X Company is back for season 3 all about Allied spies trained at Camp X in Canada.
And I had a short interview with the two delightful young co-stars of Heartland: Alisha Newton, Madison Ciato --this one is back with 18 new episodes for its 10 season.
I also told Chatto of my solution to the current lack of high culture these days on CBC-TV.
Here it goes.
In the 1970s CBC had a similar funding problem and chose to look in the archives and bring out such famous TV shows as a Rudolf Nureyev ballet, a Joan Sutherland opera, original ballets commissioned by CBC.
I'd like to see Sean Connery in CBC's 1961 production of Macbeth, Zoe Caldwell in the great TV biography of Sarah Bernhardt, such Periscope interviews as  Somerset Maugham at his France estate or the son of Arrhur Conan Doyle and his take of Sherlock Holmes.

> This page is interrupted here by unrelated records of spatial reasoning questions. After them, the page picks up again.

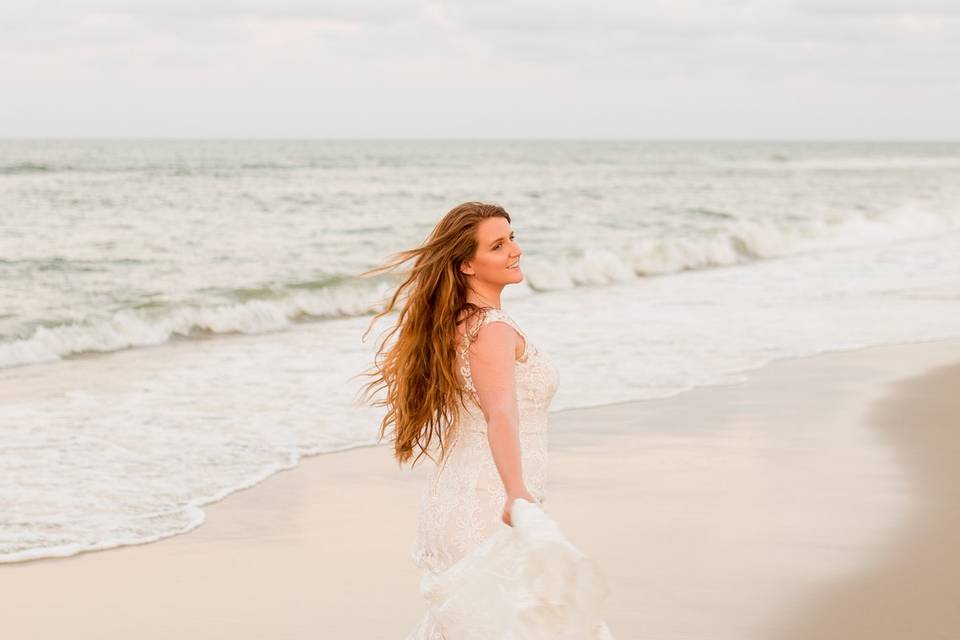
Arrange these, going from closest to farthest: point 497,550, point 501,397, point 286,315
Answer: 1. point 497,550
2. point 501,397
3. point 286,315

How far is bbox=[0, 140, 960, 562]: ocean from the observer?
8266mm

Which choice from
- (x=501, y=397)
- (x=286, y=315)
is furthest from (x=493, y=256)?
(x=286, y=315)

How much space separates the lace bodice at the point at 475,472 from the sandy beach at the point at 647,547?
1.57 metres

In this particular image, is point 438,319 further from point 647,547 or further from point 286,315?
point 286,315

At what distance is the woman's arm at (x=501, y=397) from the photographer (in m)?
3.45

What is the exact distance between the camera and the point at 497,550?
339 centimetres

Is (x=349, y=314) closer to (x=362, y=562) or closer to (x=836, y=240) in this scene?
(x=362, y=562)

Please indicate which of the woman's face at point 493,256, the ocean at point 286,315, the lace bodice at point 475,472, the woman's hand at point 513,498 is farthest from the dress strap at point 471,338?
the ocean at point 286,315

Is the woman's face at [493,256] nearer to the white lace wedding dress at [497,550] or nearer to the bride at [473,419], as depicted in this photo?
the bride at [473,419]

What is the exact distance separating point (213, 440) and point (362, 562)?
316 centimetres

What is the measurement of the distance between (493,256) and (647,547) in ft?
9.76

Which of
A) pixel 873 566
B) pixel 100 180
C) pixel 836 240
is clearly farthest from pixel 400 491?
pixel 100 180

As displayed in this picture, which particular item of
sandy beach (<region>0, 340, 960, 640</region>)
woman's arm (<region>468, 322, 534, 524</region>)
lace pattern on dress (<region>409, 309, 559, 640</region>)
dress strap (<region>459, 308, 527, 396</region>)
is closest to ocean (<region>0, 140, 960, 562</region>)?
sandy beach (<region>0, 340, 960, 640</region>)

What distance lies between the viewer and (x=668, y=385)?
11000mm
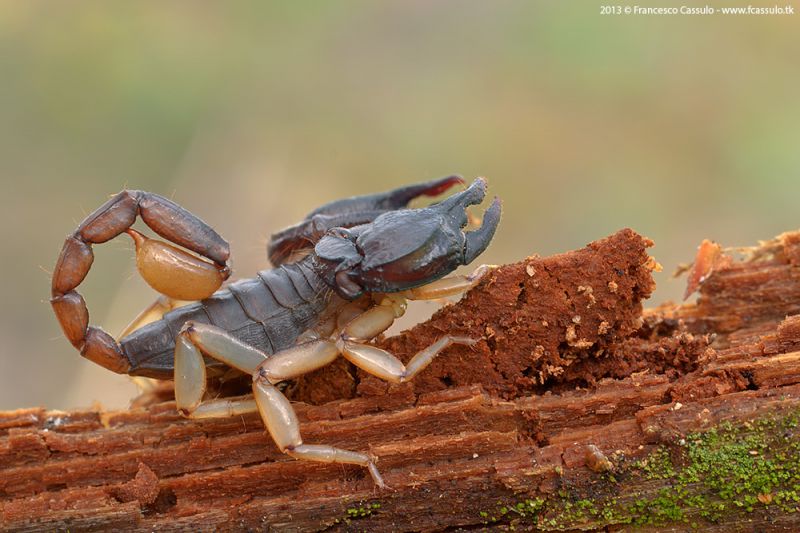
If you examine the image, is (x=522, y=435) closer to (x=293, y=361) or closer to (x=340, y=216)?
(x=293, y=361)

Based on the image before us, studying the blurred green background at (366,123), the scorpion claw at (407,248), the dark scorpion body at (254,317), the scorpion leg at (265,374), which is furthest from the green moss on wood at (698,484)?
the blurred green background at (366,123)

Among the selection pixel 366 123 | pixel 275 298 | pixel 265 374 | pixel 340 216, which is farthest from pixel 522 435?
pixel 366 123

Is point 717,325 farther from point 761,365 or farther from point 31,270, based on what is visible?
point 31,270

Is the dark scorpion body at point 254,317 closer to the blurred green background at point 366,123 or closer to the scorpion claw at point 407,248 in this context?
the scorpion claw at point 407,248

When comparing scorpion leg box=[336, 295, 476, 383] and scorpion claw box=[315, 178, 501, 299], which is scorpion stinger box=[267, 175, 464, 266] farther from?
scorpion leg box=[336, 295, 476, 383]

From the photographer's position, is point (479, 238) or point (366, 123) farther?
point (366, 123)

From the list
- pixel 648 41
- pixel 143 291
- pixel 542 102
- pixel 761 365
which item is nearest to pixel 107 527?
pixel 761 365
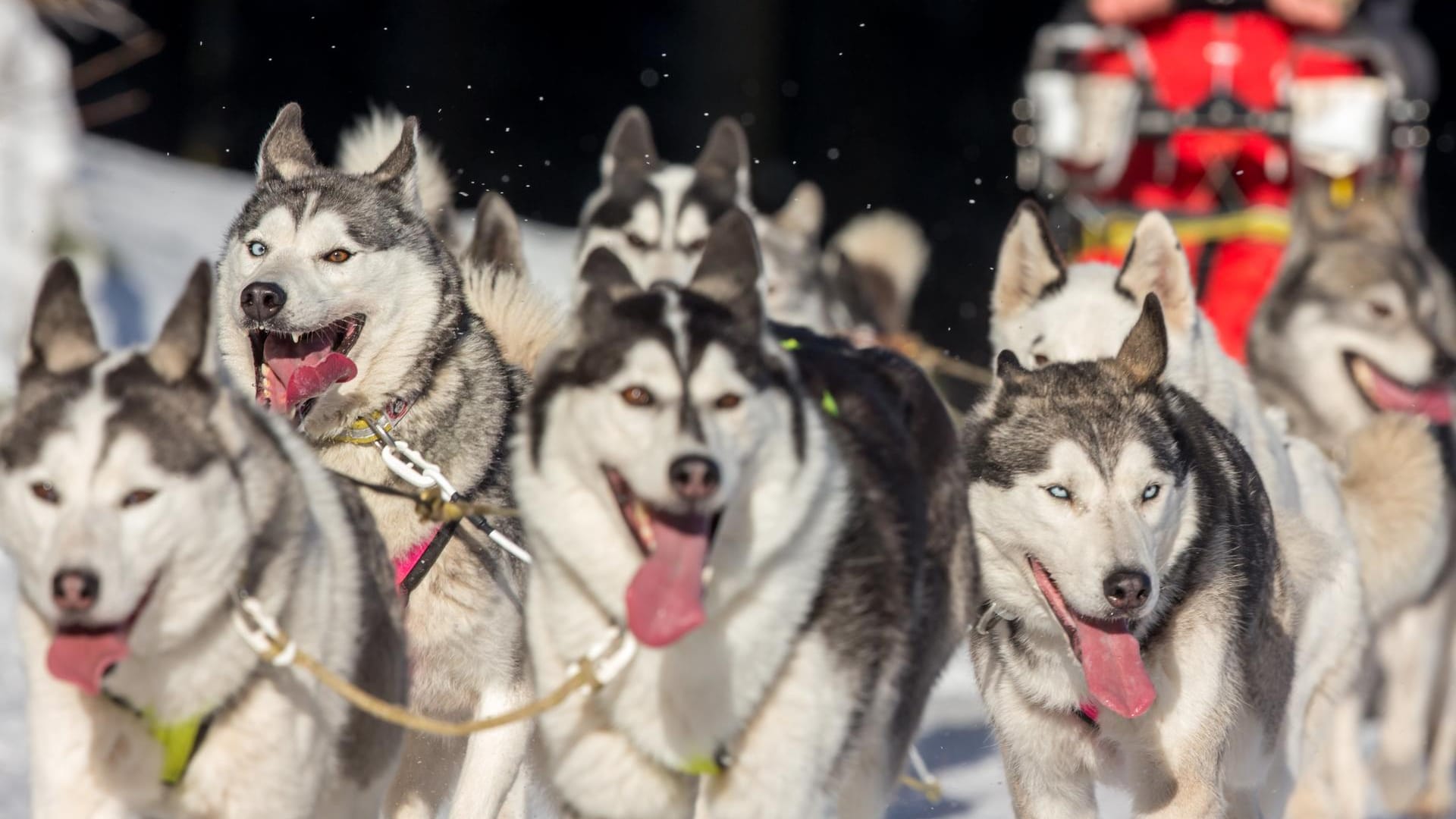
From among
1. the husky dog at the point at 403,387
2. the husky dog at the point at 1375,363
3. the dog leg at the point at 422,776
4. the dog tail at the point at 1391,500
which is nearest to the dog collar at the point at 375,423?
the husky dog at the point at 403,387

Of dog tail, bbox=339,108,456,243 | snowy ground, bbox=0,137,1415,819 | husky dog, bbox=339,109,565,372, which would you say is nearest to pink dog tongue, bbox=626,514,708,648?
husky dog, bbox=339,109,565,372

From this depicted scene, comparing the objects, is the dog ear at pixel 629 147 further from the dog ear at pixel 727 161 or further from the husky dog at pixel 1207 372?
the husky dog at pixel 1207 372

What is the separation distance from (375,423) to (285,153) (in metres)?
0.54

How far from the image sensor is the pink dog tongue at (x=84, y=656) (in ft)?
7.26

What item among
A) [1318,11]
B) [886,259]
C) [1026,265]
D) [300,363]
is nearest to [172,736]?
[300,363]

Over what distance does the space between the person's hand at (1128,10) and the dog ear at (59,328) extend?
4439mm

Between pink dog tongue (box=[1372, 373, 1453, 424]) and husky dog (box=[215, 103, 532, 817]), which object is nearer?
husky dog (box=[215, 103, 532, 817])

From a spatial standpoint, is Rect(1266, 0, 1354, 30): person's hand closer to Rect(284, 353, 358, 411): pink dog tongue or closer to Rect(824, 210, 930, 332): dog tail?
Rect(824, 210, 930, 332): dog tail

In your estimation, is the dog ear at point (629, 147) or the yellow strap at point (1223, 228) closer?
the dog ear at point (629, 147)

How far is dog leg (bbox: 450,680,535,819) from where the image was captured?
325cm

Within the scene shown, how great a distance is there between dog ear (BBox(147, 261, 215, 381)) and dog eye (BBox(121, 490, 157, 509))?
17 centimetres

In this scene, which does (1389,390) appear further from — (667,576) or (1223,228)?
(667,576)

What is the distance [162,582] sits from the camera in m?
2.27

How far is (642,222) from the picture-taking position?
567 cm
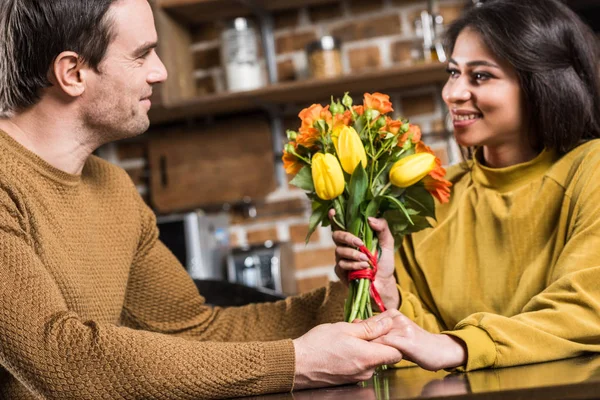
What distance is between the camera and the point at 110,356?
41.6 inches

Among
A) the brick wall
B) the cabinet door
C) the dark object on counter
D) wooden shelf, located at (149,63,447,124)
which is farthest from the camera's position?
the cabinet door

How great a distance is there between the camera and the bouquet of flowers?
1.20 metres

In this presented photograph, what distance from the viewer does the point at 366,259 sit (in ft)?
4.09

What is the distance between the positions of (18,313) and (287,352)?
346 millimetres

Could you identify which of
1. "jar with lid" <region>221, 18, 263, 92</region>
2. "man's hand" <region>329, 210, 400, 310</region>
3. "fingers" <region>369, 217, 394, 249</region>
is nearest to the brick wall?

CBC has also acquired the Danish series Follow The Money, the British import The Special Needs Hotel, the BBC thriller Undercover.
New factual series include This Is High School, True North Calling.
Amid the new faces I saw a familiar one.
Yvan Fecan who once shone as CBC=TV programmer later defected to CTV as President where he modernized the ramshacl;e network and produced high quality Canadian shows.
When he left I said he wasn't going to retire but would soon be back.
And here he is as executive producer along with Albert Schultz (Street Legal) of Kim's Convenience (written by Ins Choi) --a very promising comedy that has already been a successful and much seen play.
So promises of increased federal funding mean CBC is back in business-- big time I would think.